The result of bv.orthogonalize() is most probably a dense matrix, and the
result replaces the input matrix, that's why the input matrix is required to be
dense.
You can simply do this:
bv = SLEPc.BV().createFromMat(A.convert('dense'))
Jose
> El 29 ago 2023, a las 18:50, Thanasis Boutsikakis
> <thanasis.boutsika...@corintis.com> escribió:
>
> Hi all, I have the following code that orthogonalizes a PETSc matrix. The
> problem is that this implementation requires that the PETSc matrix is dense,
> otherwise, it fails at bv.SetFromOptions(). Hence the assert in
> orthogonality().
>
> What could I do in order to be able to orthogonalize sparse matrices as well?
> Could I convert it efficiently? (I tried to no avail)
>
> Thanks!
>
> """Experimenting with matrix orthogonalization"""
>
> import contextlib
> import sys
> import time
> import numpy as np
> from firedrake import COMM_WORLD
> from firedrake.petsc import PETSc
>
> import slepc4py
>
> slepc4py.init(sys.argv)
> from slepc4py import SLEPc
>
> from numpy.testing import assert_array_almost_equal
>
> EPSILON_USER = 1e-4
> EPS = sys.float_info.epsilon
>
>
> def Print(message: str):
> """Print function that prints only on rank 0 with color
>
> Args:
> message (str): message to be printed
> """
> PETSc.Sys.Print(message)
>
>
> def create_petsc_matrix(input_array, sparse=True):
> """Create a PETSc matrix from an input_array
>
> Args:
> input_array (np array): Input array
> partition_like (PETSc mat, optional): Petsc matrix. Defaults to None.

Work to complete:
- a) From the PETSc orthogonalization thread, quote everything from "You can simply" down to "to no avail)" word for word.
- b) Extend the PETSc orthogonalization thread beyond its final line.

Data to examine:
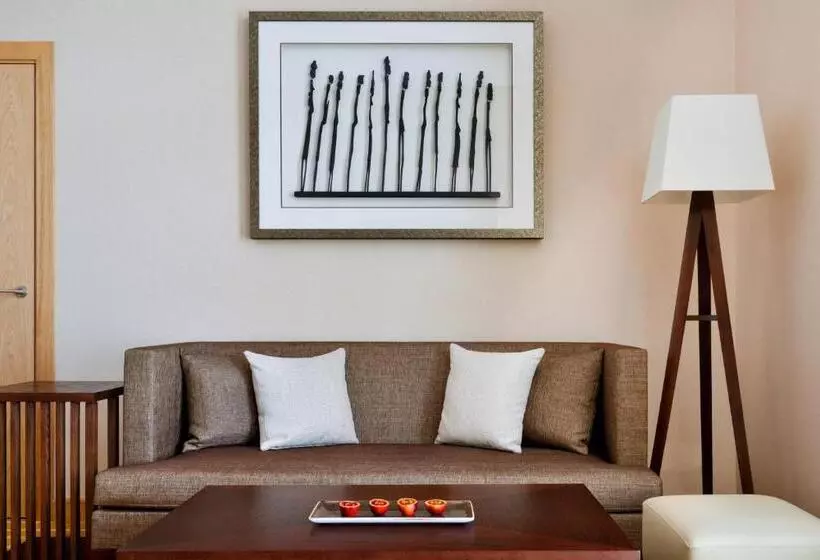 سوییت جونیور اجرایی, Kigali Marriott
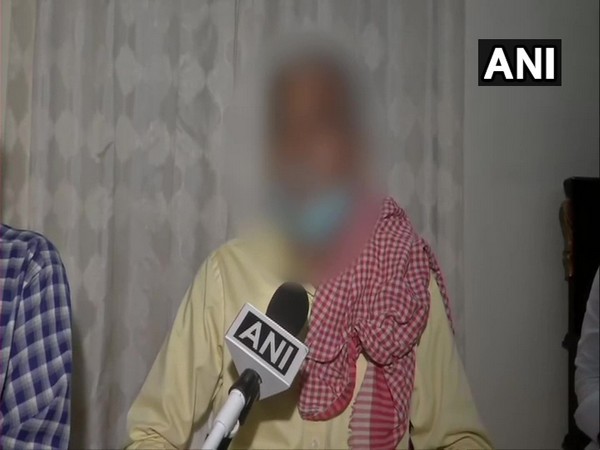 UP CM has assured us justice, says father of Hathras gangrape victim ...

==

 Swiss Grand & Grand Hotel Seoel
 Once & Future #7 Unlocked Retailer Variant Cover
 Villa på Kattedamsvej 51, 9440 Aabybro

...

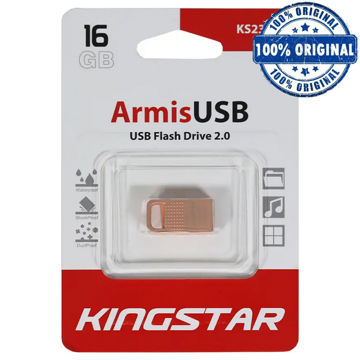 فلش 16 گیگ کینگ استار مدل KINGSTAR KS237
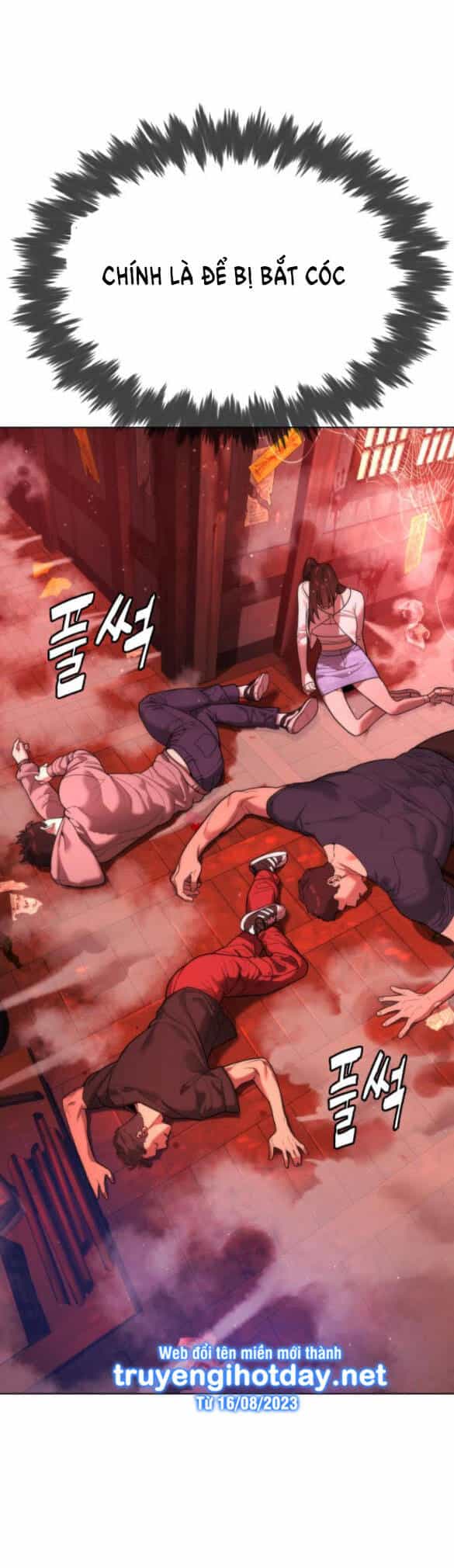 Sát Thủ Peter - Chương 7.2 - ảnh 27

Responses per task:
- a)
You can simply do this:
bv = SLEPc.BV().createFromMat(A.convert('dense'))
Jose
> El 29 ago 2023, a las 18:50, Thanasis Boutsikakis
> <thanasis.boutsika...@corintis.com> escribió:
>
> Hi all, I have the following code that orthogonalizes a PETSc matrix. The
> problem is that this implementation requires that the PETSc matrix is dense,
> otherwise, it fails at bv.SetFromOptions(). Hence the assert in
> orthogonality().
>
> What could I do in order to be able to orthogonalize sparse matrices as well?
> Could I convert it efficiently? (I tried to no avail)

- b)
> sparse (bool, optional): Toggle for sparese or dense. Defaults to
> True.
>
> Returns:
> PETSc mat: PETSc matrix
> """
> # Check if input_array is 1D and reshape if necessary
> assert len(input_array.shape) == 2, "Input array should be 2-dimensional"
> global_rows, global_cols = input_array.shape
>
> size = ((None, global_rows), (global_cols, global_cols))
>
> # Create a sparse or dense matrix based on the 'sparse' argument
> if sparse:
> matrix = PETSc.Mat().createAIJ(size=size, comm=COMM_WORLD)
> else:
> matrix = PETSc.Mat().createDense(size=size, comm=COMM_WORLD)
> matrix.setUp()
>
> local_rows_start, local_rows_end = matrix.getOwnershipRange()
>
> for counter, i in enumerate(range(local_rows_start, local_rows_end)):
> # Calculate the correct row in the array for the current process
> row_in_array = counter + local_rows_start
> matrix.setValues(
> i, range(global_cols), input_array[row_in_array, :], addv=False
> )
>
> # Assembly the matrix to compute the final structure
> matrix.assemblyBegin()
> matrix.assemblyEnd()
>
> return matrix
>
>
> def orthogonality(A): # sourcery skip: avoid-builtin-shadow
> """Checking and correcting orthogonality
>
> Args:
> A (PETSc.Mat): Matrix of size [m x k].
>
> Returns:
> PETSc.Mat: Matrix of size [m x k].
> """
> # Check if the matrix is dense
> mat_type = A.getType()
> assert mat_type in (
> "seqdense",
> "mpidense",
> ), "A must be a dense matrix. SLEPc.BV().createFromMat() requires a dense
> matrix."
>
> m, k = A.getSize()
>
> Phi1 = A.getColumnVector(0)
> Phi2 = A.getColumnVector(k - 1)
>
> # Compute dot product using PETSc function
> dot_product = Phi1.dot(Phi2)
>
> if abs(dot_product) > min(EPSILON_USER, EPS * m):
> Print(" Matrix is not orthogonal")
>
> # Type can be CHOL, GS, mro(), SVQB, TSQR, TSQRCHOL
> _type = SLEPc.BV().OrthogBlockType.GS
>
> bv = SLEPc.BV().createFromMat(A)
> bv.setFromOptions()
> bv.setOrthogonalization(_type)
> bv.orthogonalize()
>
> A = bv.createMat()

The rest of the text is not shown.